How repeat questions get grouped
Once a day, an EventBridge Scheduler rule fires the grouper Lambda. It reads the new questions added since the last pass, looks at one at a time, finds the questions already in the pile that mean the same thing, and either joins an existing group or starts a new one. Then it decides which groups have been asked enough to deserve a FAQ entry. The whole pass is plain Python over the vectors. No model writes anything here — the only AI involved is the embedding from Part 2.
Key takeaways
- The grouper runs once a day via EventBridge Scheduler.
- Each new question is matched against existing clusters by vector nearness — same meaning, not same words.
- A near-match joins a cluster; nothing close enough starts a new one.
- A cluster that crosses the repeat threshold (default five asks, not already covered) becomes a candidate.
- The grouper writes no answer — it only decides what is worth answering.
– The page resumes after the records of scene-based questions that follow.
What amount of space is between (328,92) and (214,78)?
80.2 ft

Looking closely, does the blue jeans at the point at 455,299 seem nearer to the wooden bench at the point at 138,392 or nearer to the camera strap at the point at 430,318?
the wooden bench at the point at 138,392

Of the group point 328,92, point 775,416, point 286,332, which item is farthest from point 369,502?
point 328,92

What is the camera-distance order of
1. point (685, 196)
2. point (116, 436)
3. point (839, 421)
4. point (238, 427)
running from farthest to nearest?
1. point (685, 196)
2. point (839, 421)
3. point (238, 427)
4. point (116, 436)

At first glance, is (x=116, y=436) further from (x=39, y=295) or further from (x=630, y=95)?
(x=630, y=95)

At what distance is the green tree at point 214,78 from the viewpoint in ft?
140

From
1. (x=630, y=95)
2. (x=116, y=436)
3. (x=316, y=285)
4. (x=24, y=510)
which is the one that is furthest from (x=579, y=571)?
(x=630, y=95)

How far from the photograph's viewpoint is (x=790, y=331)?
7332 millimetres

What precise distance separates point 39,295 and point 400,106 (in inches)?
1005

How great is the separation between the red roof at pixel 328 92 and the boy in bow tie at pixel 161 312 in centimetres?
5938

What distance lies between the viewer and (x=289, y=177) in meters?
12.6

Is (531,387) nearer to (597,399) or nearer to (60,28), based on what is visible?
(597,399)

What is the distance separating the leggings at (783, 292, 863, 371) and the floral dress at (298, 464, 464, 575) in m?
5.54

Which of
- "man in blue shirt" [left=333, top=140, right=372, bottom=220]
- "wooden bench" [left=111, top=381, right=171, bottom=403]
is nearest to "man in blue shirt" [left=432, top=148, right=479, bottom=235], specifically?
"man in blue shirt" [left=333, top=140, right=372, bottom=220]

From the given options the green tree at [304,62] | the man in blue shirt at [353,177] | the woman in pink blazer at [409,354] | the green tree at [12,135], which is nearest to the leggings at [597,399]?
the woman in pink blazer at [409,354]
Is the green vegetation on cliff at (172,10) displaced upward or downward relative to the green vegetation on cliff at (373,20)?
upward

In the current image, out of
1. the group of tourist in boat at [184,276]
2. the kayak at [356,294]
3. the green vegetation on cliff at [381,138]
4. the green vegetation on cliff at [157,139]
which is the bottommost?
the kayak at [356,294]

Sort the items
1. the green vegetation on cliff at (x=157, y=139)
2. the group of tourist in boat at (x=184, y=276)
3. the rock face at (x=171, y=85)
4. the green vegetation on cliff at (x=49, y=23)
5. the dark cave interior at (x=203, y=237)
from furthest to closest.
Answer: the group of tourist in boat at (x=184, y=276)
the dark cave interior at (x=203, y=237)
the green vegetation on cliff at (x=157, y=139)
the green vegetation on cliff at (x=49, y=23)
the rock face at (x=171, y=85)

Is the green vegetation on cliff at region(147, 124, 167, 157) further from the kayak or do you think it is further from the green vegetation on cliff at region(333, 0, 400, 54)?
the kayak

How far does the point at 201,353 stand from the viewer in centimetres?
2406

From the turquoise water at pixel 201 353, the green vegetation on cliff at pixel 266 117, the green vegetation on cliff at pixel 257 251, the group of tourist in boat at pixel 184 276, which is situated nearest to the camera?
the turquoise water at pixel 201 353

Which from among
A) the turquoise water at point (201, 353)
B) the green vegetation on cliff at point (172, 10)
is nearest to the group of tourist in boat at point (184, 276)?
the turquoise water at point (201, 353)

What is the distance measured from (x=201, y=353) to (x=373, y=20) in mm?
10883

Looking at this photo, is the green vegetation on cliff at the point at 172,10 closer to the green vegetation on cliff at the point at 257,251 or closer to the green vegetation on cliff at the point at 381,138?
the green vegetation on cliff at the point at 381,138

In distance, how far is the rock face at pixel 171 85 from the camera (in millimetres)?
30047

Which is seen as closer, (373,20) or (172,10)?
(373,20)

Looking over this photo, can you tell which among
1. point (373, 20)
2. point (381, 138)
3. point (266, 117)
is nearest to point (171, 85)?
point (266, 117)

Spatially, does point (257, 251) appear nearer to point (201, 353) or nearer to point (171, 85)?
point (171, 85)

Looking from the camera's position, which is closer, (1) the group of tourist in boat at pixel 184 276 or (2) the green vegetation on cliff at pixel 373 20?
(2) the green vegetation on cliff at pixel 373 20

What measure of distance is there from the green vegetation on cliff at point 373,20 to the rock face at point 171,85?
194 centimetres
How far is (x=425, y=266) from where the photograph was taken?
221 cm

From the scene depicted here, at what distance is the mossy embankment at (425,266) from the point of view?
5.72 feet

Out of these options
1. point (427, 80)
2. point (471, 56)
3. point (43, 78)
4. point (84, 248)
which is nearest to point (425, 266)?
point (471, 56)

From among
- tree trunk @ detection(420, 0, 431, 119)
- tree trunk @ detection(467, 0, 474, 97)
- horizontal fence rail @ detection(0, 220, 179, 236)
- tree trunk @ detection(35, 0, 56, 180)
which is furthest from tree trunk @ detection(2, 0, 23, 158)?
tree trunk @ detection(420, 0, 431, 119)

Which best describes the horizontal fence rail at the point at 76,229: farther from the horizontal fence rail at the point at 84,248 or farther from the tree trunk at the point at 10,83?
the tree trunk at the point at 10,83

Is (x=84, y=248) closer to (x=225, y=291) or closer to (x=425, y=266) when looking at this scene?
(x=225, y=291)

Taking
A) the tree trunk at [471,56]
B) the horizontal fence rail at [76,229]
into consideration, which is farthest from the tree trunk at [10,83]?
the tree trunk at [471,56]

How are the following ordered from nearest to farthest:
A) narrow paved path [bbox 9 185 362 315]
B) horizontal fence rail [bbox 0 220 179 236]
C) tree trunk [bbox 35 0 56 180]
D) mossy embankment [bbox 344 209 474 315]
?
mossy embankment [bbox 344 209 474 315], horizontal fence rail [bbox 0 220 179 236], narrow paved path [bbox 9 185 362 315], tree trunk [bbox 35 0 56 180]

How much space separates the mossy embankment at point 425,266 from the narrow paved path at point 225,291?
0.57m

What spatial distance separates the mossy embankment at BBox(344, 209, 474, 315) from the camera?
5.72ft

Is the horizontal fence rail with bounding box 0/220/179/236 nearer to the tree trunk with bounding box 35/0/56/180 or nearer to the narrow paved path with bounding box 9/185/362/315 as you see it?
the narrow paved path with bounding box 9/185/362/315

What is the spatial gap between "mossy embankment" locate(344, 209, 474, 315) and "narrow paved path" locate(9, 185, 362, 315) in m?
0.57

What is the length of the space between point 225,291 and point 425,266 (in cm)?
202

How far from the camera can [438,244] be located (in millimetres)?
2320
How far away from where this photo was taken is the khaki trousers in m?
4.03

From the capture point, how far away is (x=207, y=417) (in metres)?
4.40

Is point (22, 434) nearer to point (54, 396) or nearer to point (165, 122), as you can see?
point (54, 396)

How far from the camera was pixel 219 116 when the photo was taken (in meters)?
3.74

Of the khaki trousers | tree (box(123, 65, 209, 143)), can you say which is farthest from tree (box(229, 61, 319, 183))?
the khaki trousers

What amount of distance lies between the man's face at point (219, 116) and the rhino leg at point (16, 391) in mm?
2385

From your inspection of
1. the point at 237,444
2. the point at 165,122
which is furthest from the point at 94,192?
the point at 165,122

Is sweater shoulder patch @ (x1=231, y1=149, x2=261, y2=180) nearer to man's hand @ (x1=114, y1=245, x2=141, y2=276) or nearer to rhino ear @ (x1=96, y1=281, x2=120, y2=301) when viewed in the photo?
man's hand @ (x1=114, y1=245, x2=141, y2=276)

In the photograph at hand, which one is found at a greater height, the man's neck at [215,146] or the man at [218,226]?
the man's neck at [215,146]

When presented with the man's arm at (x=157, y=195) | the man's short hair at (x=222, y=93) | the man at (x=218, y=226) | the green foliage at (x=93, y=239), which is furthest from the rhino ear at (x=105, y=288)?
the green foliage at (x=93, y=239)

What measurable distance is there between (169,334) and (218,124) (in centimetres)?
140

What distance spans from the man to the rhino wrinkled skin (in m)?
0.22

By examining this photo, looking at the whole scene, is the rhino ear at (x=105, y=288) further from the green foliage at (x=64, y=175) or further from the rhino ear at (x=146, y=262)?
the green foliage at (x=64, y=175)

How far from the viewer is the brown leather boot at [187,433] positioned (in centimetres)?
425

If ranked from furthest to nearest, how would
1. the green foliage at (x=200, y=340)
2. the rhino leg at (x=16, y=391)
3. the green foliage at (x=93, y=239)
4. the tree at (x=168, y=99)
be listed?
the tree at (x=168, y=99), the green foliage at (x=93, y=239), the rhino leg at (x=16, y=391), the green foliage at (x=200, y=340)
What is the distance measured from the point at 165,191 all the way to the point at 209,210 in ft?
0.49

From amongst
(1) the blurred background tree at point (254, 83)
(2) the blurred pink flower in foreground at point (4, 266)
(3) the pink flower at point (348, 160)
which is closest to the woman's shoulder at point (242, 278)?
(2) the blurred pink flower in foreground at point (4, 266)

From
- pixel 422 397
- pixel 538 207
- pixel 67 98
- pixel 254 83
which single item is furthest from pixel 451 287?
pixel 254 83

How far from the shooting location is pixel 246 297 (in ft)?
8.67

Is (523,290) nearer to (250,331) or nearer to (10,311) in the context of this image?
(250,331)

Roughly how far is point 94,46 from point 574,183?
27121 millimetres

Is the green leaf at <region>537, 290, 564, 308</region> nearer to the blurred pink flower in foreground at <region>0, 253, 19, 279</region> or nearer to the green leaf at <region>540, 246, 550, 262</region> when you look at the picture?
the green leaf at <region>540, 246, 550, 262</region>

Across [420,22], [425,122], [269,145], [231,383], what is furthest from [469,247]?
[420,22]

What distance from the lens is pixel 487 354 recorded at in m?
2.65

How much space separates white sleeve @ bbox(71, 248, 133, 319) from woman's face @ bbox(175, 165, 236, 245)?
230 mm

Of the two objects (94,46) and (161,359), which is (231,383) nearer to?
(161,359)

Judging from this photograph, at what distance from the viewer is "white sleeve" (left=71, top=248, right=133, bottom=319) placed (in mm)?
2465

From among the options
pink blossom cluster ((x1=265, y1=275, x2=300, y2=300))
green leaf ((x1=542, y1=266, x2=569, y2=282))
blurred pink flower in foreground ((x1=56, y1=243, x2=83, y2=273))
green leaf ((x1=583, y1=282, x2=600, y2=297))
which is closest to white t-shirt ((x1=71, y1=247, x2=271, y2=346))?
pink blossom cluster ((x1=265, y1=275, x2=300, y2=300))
The grouping flow, per question
Same meaning, not the same words
The whole reason questions are embedded in Part 2 is so the grouper can match them by meaning. “Do you ship to Canada?”, “Can you deliver to Toronto?”, and “Is international shipping available north of the border?” share almost no words, but they’re the same question. Their vectors sit close together, so a nearest-neighbor search in S3 Vectors finds them as a group. A keyword match would put them in three different buckets and you’d never see that it’s one popular question asked three ways.
The grouper queries S3 Vectors for the closest existing questions to each new one. If the closest is within the join threshold (a distance the rules doc sets, with a sensible default), the new question joins that cluster and bumps its times-seen counter. If nothing is close enough, the question starts a new single-question cluster of its own. Over days, popular questions accrete into big clusters and rare one-offs stay as singletons.
Four outcomes, every pass
Every new question, every pass, lands in exactly one of four buckets. The names are plain on purpose.
- Skip. The question is already covered by a live FAQ entry. Count it — knowing a covered question is still being asked is useful — but don’t make a new candidate. Most questions, once the FAQ matures, land here.
- Wait. The question joined a cluster, but the cluster hasn’t been asked enough times yet. Keep it warm. A cluster sitting at three asks this month is one good week away from becoming a candidate; the grouper remembers it so nothing has to start over.
- Candidate. The cluster just crossed the repeat threshold and isn’t covered. Mark it ready for the drafter in Part 4. This is the whole point of the pass — turning “people keep asking this” into “let’s answer it once, well.”
- Refresh. The cluster is covered by a live entry, but the asks keep coming — which often means the published answer is unclear, incomplete, or out of date. Flag the entry for a refresh so a reviewer can decide whether the answer needs a rewrite.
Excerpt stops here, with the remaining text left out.